KHAYYÁM, Omar. Rubáiyát of Omar Khayyám. The Astronomer Poet of Persia. Rendered in English Verse. London: Macmillan, 1909. 16mo. pp. [6], 111, [1]. Finely bound in full red straight-grained red morocco. Covers framed by triple gilt fillets and chain-link roll, enclosing the title and gilt decoration on upper cover. Spine divided into six compartments by five gilt raised bands, title in gilt on maroon morocco letterpiece in the second, the remainder tooled in gilt to a centre-and-corner design, with a gilt crescent in centre. Wonderful red geometrical endpapers. With the slightest signs of rubbing to the extremities, spine evenly tanned. All edges gilt. A very attractive copy.
Edward Fitzgerald (1809-1883), poet and translator, was educated at Bury St. Edmunds and Trinity College, Cambridge, where he graduated in 1830. He has been described by Benson as “a literary recluse of Irish origin, son of a member of Parliament of great wealth and position as a landowner”. A great friend of Thackeray, Tennyson, Spedding and Carlyle, he first published his translation in 1859, which is the text reproduced here. Fitzgerald managed to convince Bernard Quaritch to put his imprint on the wrappered volume; finding he could not sell it, Quaritch relegated it to a stall in St. Martin’s Lane. It came to the attention of Rosetti and Swinburne who bought them for a penny apiece. Having gone through four editions in the author’s lifetime and thousands since his death, its immortality was ensured by its popularity with the public as one of the most quoted poems of all time.
Omar Khayyám the eleventh-century mathematician, astronomer and poet was born at Naishapur in Persia (Iran). The political events of that time played a major role in the course of his life.

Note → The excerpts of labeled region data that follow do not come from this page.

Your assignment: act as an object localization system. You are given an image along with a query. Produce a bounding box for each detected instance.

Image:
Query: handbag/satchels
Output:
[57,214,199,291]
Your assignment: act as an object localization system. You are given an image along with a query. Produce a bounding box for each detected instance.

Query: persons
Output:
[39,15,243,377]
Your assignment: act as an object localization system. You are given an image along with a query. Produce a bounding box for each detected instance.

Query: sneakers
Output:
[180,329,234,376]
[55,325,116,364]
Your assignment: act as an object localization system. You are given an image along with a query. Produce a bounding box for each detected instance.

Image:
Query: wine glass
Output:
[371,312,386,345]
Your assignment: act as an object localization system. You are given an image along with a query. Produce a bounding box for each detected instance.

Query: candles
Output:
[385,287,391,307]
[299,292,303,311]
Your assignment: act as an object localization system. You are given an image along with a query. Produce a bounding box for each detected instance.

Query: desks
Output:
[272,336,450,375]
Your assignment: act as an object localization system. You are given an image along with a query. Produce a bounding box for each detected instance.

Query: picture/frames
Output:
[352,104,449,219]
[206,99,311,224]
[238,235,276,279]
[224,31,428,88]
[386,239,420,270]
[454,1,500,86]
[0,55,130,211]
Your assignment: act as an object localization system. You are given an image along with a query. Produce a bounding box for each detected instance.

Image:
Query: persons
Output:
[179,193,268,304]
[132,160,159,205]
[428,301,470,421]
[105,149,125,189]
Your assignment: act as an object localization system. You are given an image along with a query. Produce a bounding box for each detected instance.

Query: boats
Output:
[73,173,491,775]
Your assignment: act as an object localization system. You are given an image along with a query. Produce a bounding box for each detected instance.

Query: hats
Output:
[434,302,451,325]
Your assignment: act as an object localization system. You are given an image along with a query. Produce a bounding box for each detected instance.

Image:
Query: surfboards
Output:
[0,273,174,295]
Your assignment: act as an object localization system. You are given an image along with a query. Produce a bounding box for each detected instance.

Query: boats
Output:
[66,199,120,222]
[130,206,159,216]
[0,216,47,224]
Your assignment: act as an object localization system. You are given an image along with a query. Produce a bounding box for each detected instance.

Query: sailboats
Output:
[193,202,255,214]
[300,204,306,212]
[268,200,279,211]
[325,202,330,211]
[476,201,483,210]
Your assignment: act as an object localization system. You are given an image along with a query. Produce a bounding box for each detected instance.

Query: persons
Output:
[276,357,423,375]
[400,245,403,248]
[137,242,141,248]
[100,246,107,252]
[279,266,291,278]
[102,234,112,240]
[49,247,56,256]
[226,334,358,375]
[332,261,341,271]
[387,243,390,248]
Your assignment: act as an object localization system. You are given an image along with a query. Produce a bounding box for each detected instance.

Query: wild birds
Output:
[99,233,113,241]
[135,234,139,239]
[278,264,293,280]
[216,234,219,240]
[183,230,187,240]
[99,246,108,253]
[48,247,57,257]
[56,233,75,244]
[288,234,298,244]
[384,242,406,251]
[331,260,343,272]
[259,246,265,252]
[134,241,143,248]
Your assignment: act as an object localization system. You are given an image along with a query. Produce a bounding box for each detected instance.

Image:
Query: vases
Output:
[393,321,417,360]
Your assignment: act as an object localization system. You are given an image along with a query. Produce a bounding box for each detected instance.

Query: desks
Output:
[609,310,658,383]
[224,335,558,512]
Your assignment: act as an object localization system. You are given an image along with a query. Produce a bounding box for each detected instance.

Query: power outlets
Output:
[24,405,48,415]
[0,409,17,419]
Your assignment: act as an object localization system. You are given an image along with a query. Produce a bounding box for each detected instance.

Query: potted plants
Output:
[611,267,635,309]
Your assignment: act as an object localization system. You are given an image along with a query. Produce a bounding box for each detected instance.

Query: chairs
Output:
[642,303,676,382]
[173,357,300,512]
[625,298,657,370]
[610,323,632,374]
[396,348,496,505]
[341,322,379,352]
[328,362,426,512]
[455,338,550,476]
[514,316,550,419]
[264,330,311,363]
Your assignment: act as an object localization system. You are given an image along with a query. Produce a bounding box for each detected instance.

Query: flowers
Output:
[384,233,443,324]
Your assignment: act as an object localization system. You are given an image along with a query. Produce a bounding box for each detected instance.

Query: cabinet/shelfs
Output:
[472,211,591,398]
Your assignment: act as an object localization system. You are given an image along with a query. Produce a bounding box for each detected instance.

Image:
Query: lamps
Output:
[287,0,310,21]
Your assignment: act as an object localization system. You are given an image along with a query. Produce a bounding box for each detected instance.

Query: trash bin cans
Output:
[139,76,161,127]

A literal translation of the name Khayyám means ‘tent maker’ and this may have been the trade of Ibrahim, his father. Omar studied philosophy at Naishapur and one of his fellow students wrote that he was “endowed with sharpness of wit and the highest natural powers”. Renowned in his own country for his scientific achievements, in the English-speaking world he is chiefly known for the collection of rubaiyat or quatrains translated by Edward Fitzgerald.
Another copy of the ‘Rubáiyát of Omar Khayyám’, affectionately known as the ‘Great Omar’, executed at the renowned craft bookbinding firm of Sangorski and Sutcliffe, took over two years to create. Bound in full green goatskin and boasting 1,000 precious and semi-precious stones and 1,500 separate pieces of leather, it was lost when it went down with the ‘Titanic’ in 1912. It now lies at the bottom of the Atlantic in an oak casket.
Pogany’s artwork appears in full-colour inserted plates and green monochromatic decorative borders, initial letters and decorative devices.
A remarkable work in a fine binding.